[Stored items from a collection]
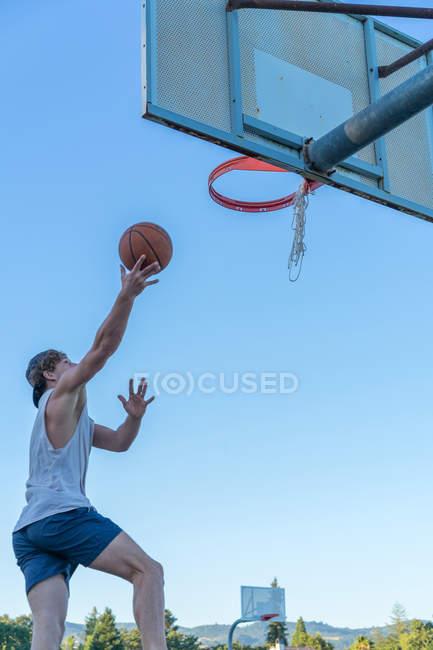 Мужчина бросает мяч на баскетбольном ринге — стоковое фото
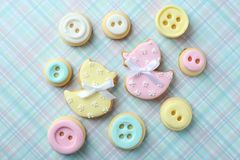 Baby cookies decorated with glaze. On color background royalty free stock photography
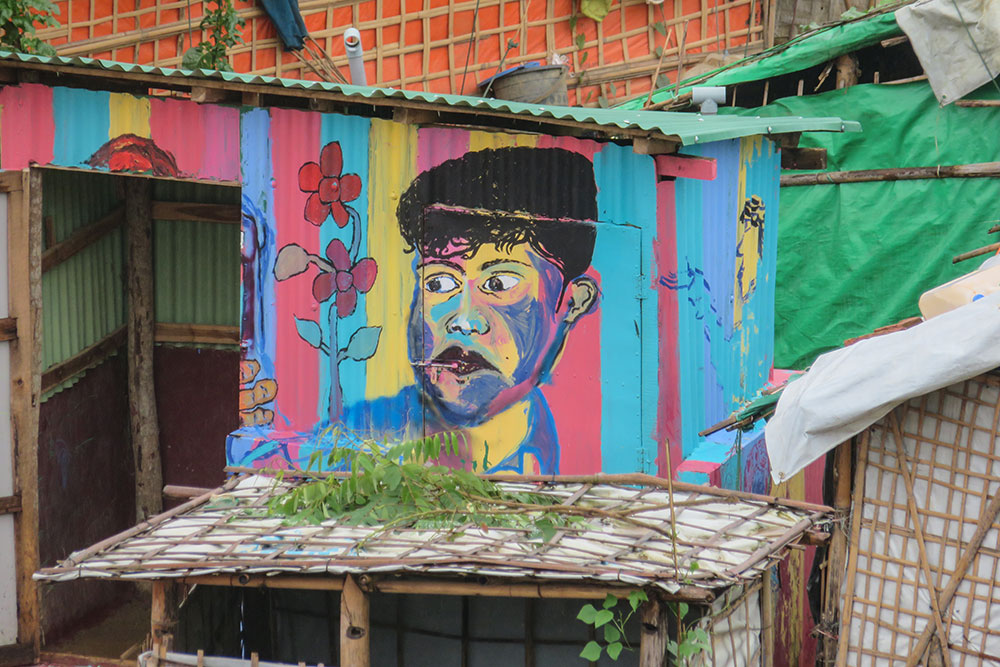 Colorful mural on shack in refugee camp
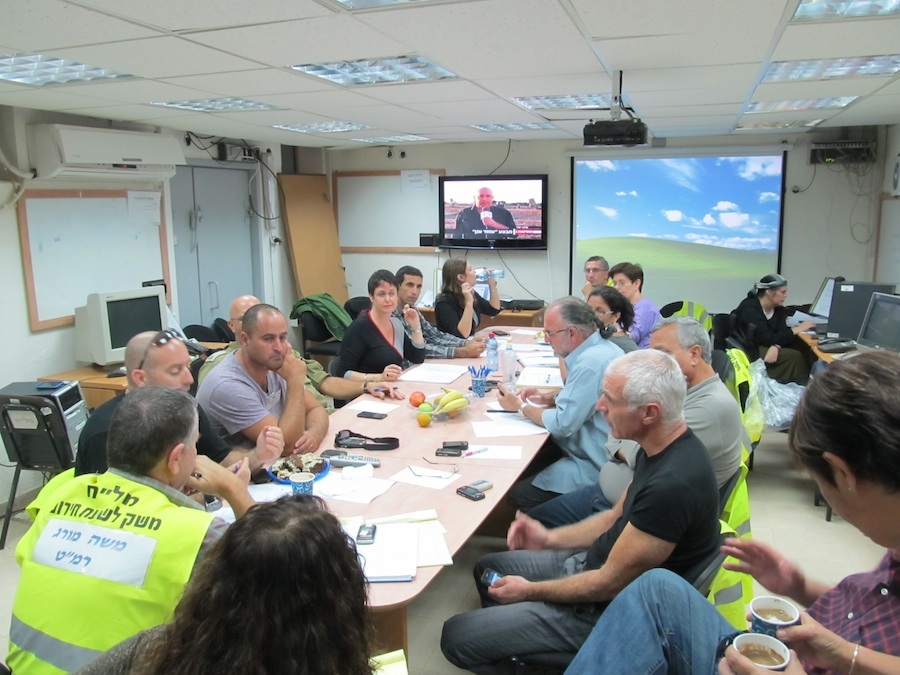 """Click photo to download. Caption: The """"situation room"""" of the Eshkol Municipal Council. This meeting—including all the department heads in the council (security, education, care of population, engineering, agriculture, public information)—takes place twice a day to understand the needs of area residents and search for solutions amid rocket attacks. Credit: Ronit Minaker."""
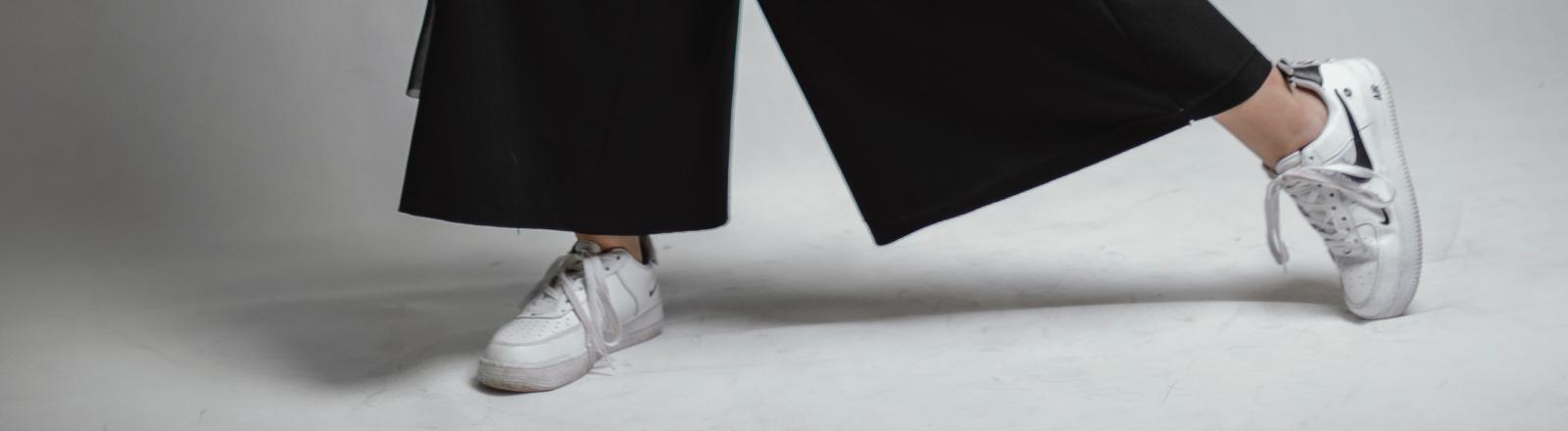 Person mit schwarzem Jumpsuit und weißen Sneakern.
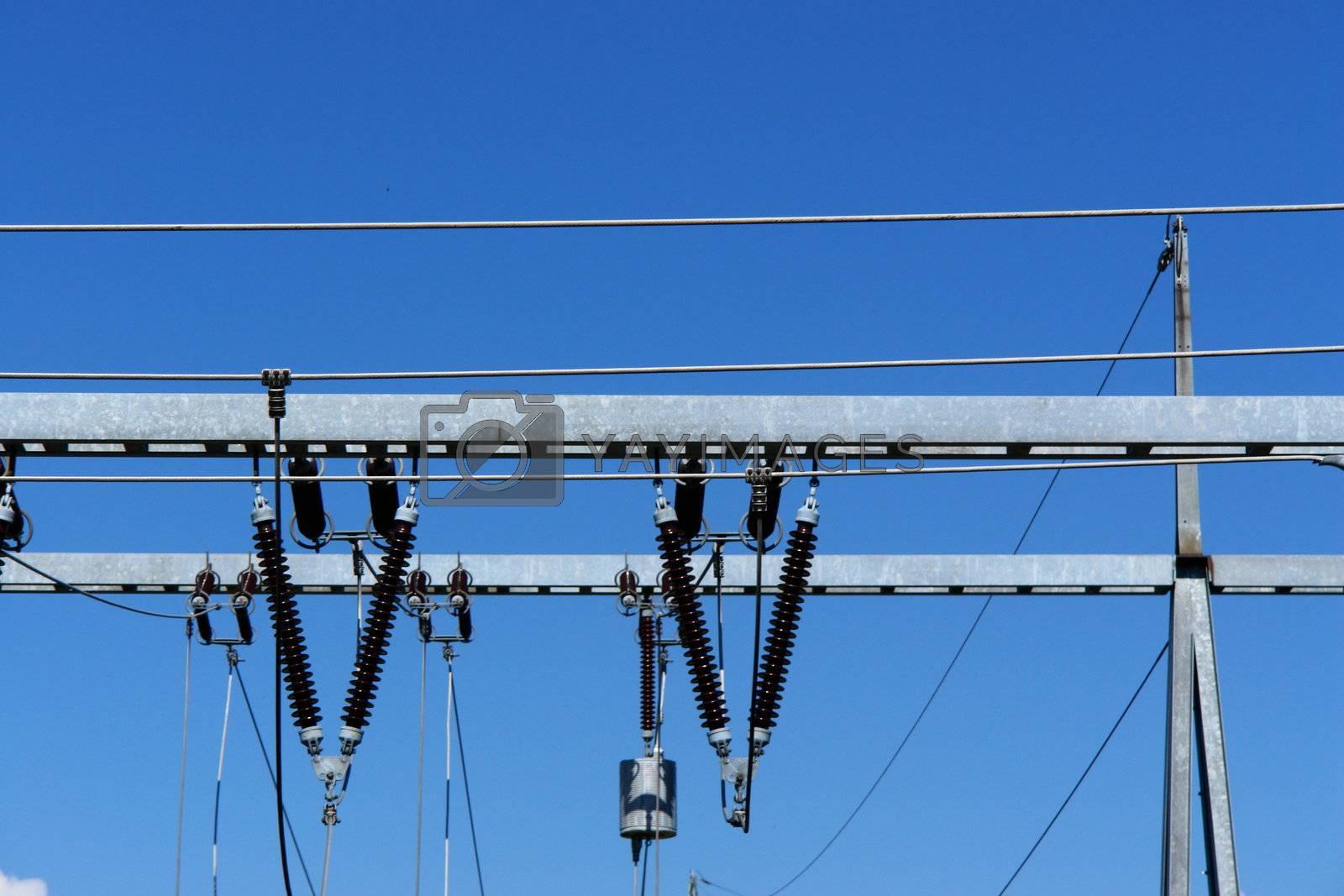 a utiliy pole against a blue sky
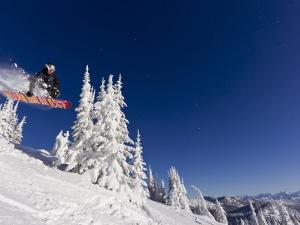 Snowboarding Action at Whitefish Mountain Resort in Whitefish, Montana, USA by Chuck Haney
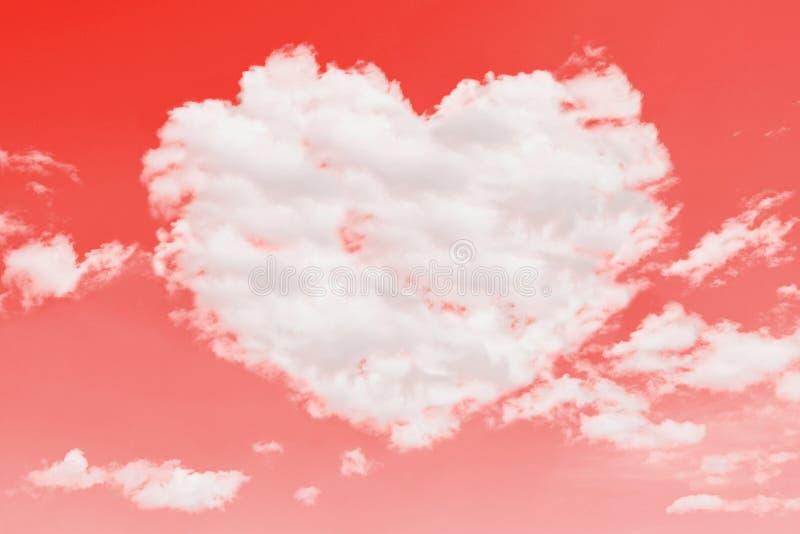 在心脏形状的美丽的云彩在珊瑚颜色背景的 免版税图库摄影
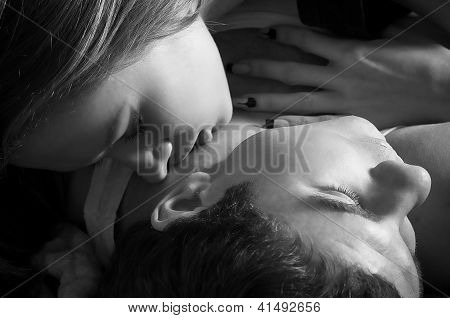 Portrait of loving sensuality couple in dark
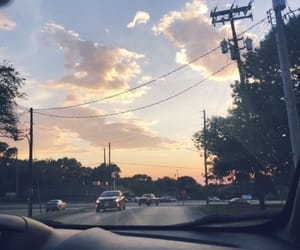 car, sky, and small town image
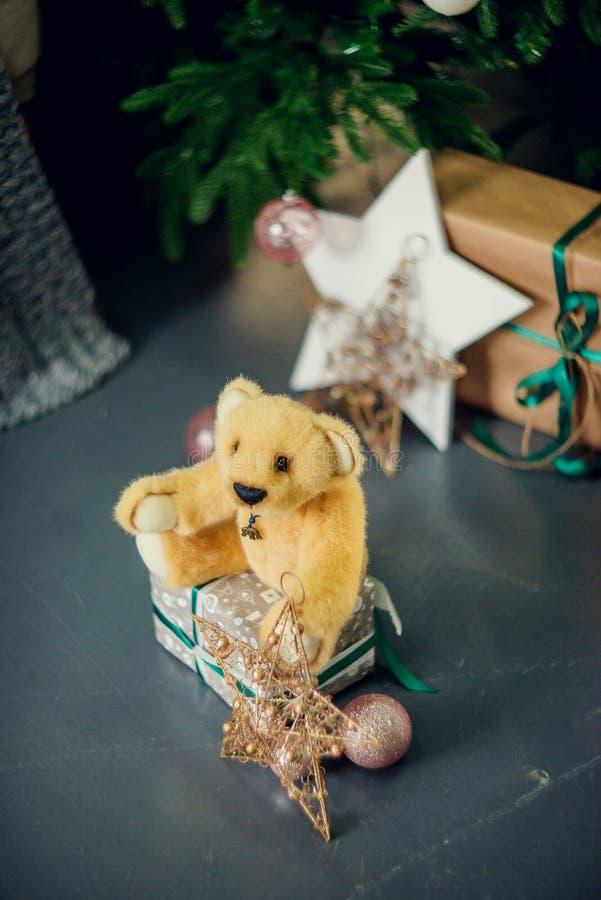 Decorazioni del nuovo anno nei colori blu e beige Giochi l'orso, le lanterne bianche decorative ed i contenitori di regalo sotto  fotografie stock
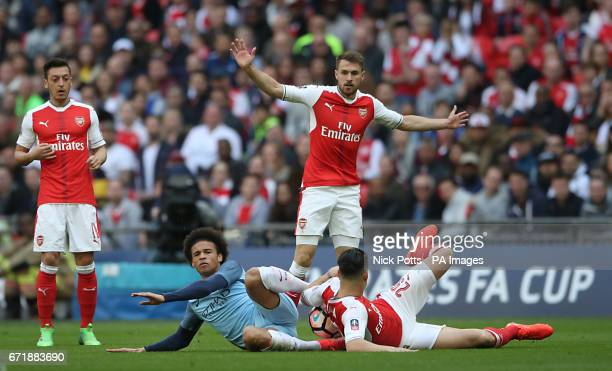 Manchester City's Leroy Sane and Arsenal's Granit Xhaka on the ground during the Emirates FA Cup Semi Final match at Wembley Stadium London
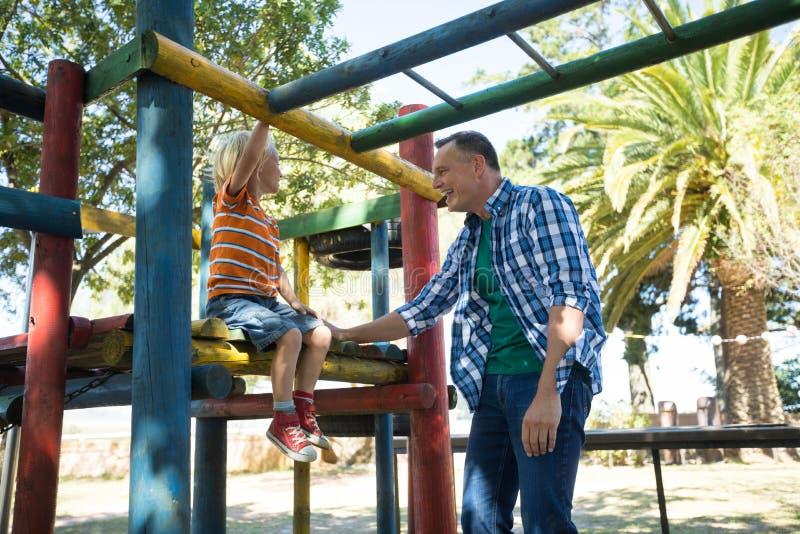 Szczęśliwy ojciec opowiada syna obsiadanie na dżungli gym obrazy royalty free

ACTIVITY: The records above are to be duplicated exactly, pictures left out.

RESPONSE BELOW:
 Мужчина бросает мяч на баскетбольном ринге — стоковое фото
 Baby cookies decorated with glaze. On color background royalty free stock photography
 Colorful mural on shack in refugee camp
 """Click photo to download. Caption: The """"situation room"""" of the Eshkol Municipal Council. This meeting—including all the department heads in the council (security, education, care of population, engineering, agriculture, public information)—takes place twice a day to understand the needs of area residents and search for solutions amid rocket attacks. Credit: Ronit Minaker."""
 Person mit schwarzem Jumpsuit und weißen Sneakern.
 a utiliy pole against a blue sky
 Snowboarding Action at Whitefish Mountain Resort in Whitefish, Montana, USA by Chuck Haney
 在心脏形状的美丽的云彩在珊瑚颜色背景的 免版税图库摄影
 Portrait of loving sensuality couple in dark
 car, sky, and small town image
 Decorazioni del nuovo anno nei colori blu e beige Giochi l'orso, le lanterne bianche decorative ed i contenitori di regalo sotto  fotografie stock
 Manchester City's Leroy Sane and Arsenal's Granit Xhaka on the ground during the Emirates FA Cup Semi Final match at Wembley Stadium London
 Szczęśliwy ojciec opowiada syna obsiadanie na dżungli gym obrazy royalty free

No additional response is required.